The summer of 1934 was so hot (up to 112 degrees) and dry in Dexter, Iowa. And the only jobs for someone out of work, as was Clabe Wilson, was Government-funded part time work.
Tough times for a family with five kids at home.
Clabe and his sons–Dale (13), Danny (11), and Junior (9)–were in the shed one day with their old Ford. One of the boys said, “Why don’t you take the top off–it looks too high.” Clabe just picked up the hammer and knocked it off.
“You ought to have heard them laugh,” he said. “We cut down the seat and cut off half of the windshield. It looks like a sports roadster.”
About the same time, they found a baby squirrel, apparently an orphan. They brought it home, fed it bread and milk, and named him Rusty.
A September clipping about Rusty from a Dexter Sentinel said, “He is especially fond of peaches and will also eat all the bread and butter you will offer him. He climbs all over anyone who will pick him up, nosing into pockets and sleeves in search of any hidden crumbs of food. He is quite the cutest pet we have seen in some time.”

Scene-based reasoning lines

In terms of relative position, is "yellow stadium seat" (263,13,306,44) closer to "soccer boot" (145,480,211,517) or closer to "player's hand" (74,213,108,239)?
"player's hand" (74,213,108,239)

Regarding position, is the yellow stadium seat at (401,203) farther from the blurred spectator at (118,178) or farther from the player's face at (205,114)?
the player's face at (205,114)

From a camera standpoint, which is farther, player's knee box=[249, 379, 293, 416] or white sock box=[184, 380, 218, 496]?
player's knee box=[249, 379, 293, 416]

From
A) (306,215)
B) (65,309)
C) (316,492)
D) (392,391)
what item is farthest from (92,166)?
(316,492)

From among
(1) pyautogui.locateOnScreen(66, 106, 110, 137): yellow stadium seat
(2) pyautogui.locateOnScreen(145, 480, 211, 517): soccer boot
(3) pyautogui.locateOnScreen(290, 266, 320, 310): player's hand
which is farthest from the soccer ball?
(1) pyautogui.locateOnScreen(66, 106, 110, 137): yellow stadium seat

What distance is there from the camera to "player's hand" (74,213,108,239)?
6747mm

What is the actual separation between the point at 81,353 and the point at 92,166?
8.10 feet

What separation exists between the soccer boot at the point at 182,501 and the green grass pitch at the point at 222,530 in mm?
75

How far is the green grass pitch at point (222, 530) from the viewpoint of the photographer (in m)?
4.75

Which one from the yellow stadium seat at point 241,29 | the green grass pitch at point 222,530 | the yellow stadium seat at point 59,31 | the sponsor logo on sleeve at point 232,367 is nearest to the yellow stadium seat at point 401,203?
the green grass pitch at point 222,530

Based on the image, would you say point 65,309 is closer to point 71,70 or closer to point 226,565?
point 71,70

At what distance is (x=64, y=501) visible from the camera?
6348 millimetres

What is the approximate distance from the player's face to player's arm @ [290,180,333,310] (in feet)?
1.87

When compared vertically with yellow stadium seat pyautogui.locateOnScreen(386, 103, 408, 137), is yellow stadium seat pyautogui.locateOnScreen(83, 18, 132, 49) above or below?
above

...

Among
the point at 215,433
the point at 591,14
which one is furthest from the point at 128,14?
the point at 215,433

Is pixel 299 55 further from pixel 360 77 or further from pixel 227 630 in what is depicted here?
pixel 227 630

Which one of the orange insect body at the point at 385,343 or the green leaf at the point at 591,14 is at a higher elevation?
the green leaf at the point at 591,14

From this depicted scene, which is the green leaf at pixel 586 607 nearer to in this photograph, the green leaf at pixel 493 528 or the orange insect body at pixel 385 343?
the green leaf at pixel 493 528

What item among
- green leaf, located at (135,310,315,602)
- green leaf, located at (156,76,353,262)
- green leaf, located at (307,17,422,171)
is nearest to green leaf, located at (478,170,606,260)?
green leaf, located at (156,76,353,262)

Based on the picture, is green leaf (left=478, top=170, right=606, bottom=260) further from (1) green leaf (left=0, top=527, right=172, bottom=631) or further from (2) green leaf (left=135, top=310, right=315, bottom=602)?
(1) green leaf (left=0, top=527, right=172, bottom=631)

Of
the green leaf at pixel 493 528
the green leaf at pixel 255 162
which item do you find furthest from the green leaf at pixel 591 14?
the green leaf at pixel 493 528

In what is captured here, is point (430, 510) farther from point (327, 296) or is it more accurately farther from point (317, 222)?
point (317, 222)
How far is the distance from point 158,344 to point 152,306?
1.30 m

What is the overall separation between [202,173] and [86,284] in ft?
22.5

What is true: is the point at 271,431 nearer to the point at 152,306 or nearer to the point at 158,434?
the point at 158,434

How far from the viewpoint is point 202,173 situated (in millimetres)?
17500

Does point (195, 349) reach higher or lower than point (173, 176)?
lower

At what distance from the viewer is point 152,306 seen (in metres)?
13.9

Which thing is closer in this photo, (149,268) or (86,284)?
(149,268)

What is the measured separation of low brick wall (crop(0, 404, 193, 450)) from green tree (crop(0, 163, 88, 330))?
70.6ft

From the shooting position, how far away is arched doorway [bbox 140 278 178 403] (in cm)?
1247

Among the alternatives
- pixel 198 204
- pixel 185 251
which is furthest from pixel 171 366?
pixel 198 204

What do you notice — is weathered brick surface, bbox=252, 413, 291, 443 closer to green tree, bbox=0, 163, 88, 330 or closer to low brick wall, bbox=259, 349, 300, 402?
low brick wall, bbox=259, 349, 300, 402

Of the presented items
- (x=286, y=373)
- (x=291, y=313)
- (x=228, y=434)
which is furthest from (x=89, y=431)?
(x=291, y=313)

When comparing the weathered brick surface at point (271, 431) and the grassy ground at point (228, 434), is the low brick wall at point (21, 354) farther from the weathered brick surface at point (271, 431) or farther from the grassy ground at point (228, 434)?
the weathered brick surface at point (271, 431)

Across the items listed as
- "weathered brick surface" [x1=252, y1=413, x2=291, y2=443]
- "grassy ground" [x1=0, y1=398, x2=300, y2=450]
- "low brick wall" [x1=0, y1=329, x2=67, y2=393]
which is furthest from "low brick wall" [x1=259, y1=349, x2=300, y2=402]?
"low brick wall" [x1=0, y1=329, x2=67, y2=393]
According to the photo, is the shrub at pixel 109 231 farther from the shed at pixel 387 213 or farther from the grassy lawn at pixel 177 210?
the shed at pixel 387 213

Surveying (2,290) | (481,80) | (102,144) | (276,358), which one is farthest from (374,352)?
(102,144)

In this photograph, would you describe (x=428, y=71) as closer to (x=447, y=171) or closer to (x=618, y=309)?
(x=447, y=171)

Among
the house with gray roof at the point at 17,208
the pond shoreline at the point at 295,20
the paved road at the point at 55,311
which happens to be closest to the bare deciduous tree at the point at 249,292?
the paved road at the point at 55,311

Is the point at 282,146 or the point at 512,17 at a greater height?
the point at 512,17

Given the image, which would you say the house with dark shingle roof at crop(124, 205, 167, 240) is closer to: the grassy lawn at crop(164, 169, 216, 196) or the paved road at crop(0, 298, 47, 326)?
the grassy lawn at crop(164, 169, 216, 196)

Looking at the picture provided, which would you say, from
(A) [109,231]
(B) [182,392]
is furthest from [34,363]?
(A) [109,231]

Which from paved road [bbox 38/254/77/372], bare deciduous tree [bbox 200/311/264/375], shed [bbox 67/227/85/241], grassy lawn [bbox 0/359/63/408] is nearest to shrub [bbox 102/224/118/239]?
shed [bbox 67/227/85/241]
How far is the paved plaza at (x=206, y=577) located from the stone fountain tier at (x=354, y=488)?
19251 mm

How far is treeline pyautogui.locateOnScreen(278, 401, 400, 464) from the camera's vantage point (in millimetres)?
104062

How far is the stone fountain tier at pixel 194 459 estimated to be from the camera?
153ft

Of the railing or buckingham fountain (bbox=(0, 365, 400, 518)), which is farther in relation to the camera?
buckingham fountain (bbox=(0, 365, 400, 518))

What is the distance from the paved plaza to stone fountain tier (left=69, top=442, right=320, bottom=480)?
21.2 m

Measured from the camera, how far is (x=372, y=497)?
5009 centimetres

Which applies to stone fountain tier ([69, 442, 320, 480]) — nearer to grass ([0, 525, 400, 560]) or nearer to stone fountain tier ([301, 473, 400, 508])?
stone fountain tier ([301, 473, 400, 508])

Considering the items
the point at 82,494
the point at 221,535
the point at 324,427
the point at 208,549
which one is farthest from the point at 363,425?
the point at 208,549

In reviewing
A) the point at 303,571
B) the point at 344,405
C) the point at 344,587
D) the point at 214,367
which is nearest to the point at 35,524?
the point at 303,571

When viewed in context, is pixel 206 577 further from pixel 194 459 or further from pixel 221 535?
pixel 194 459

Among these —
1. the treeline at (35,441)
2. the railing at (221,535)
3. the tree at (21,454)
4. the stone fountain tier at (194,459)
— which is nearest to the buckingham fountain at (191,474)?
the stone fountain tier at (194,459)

--

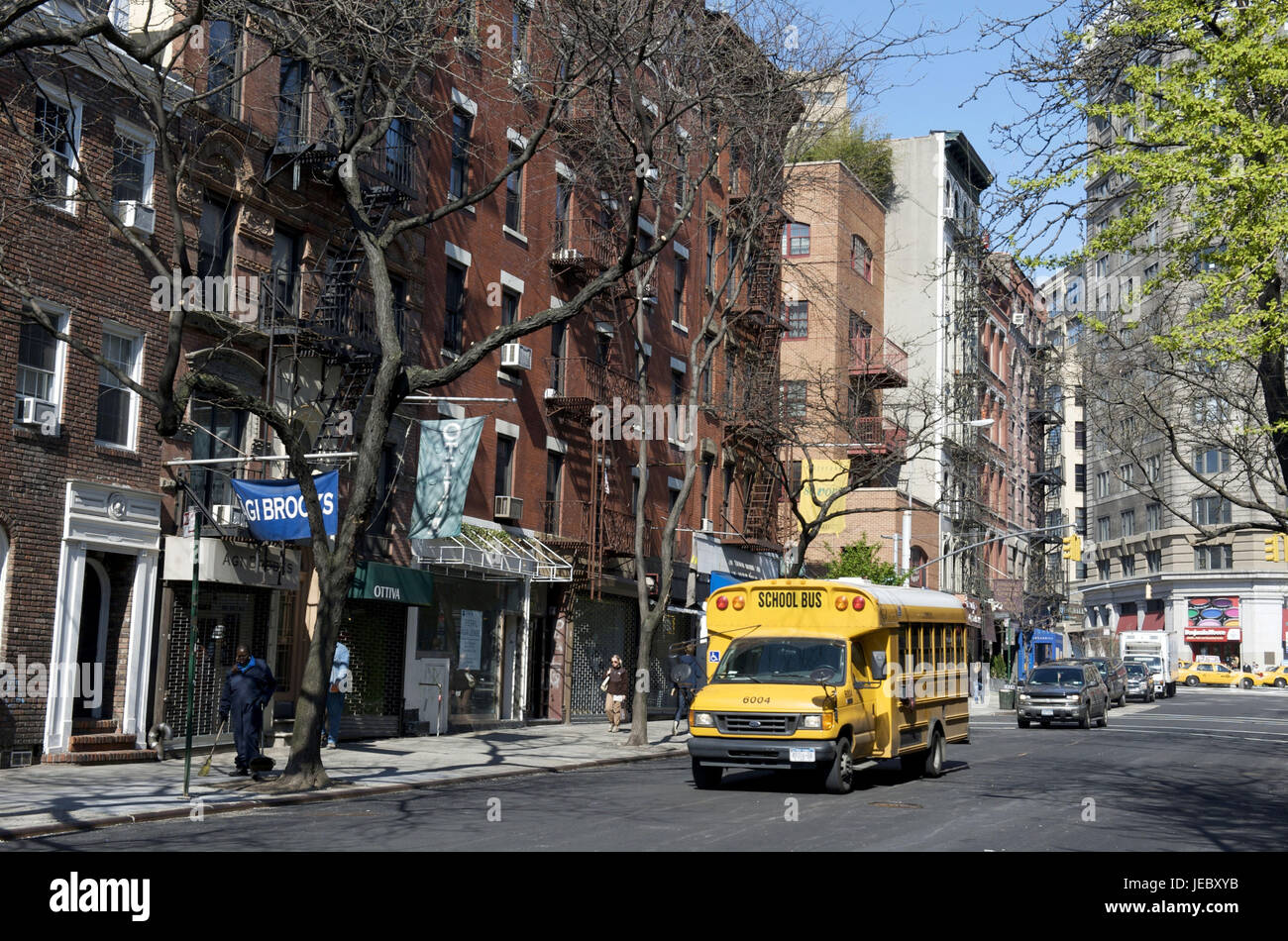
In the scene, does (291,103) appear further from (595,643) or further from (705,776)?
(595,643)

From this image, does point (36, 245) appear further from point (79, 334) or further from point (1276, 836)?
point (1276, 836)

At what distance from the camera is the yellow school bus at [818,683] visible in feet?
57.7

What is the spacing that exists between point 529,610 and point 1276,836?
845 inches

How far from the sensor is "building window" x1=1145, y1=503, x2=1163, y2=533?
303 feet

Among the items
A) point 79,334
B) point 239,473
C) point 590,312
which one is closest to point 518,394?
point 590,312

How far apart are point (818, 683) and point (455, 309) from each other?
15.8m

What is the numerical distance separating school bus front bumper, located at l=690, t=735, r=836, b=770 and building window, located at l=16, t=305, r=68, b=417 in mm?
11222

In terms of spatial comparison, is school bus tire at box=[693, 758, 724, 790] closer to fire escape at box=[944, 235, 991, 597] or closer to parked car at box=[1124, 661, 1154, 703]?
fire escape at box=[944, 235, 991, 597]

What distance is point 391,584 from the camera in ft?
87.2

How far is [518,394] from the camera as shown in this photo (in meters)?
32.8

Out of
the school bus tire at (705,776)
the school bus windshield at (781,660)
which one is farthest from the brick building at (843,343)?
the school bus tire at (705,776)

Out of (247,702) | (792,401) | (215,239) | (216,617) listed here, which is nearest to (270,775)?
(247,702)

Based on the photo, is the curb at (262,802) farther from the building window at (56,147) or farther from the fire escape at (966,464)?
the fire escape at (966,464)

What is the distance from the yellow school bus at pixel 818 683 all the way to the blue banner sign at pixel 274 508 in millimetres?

■ **The request**
Reproduce word for word everything from "The summer of" down to "knocked it off." in the passage above about the Wilson family's 1934 summer in Dexter.

■ **Written solution**
The summer of 1934 was so hot (up to 112 degrees) and dry in Dexter, Iowa. And the only jobs for someone out of work, as was Clabe Wilson, was Government-funded part time work.
Tough times for a family with five kids at home.
Clabe and his sons–Dale (13), Danny (11), and Junior (9)–were in the shed one day with their old Ford. One of the boys said, “Why don’t you take the top off–it looks too high.” Clabe just picked up the hammer and knocked it off.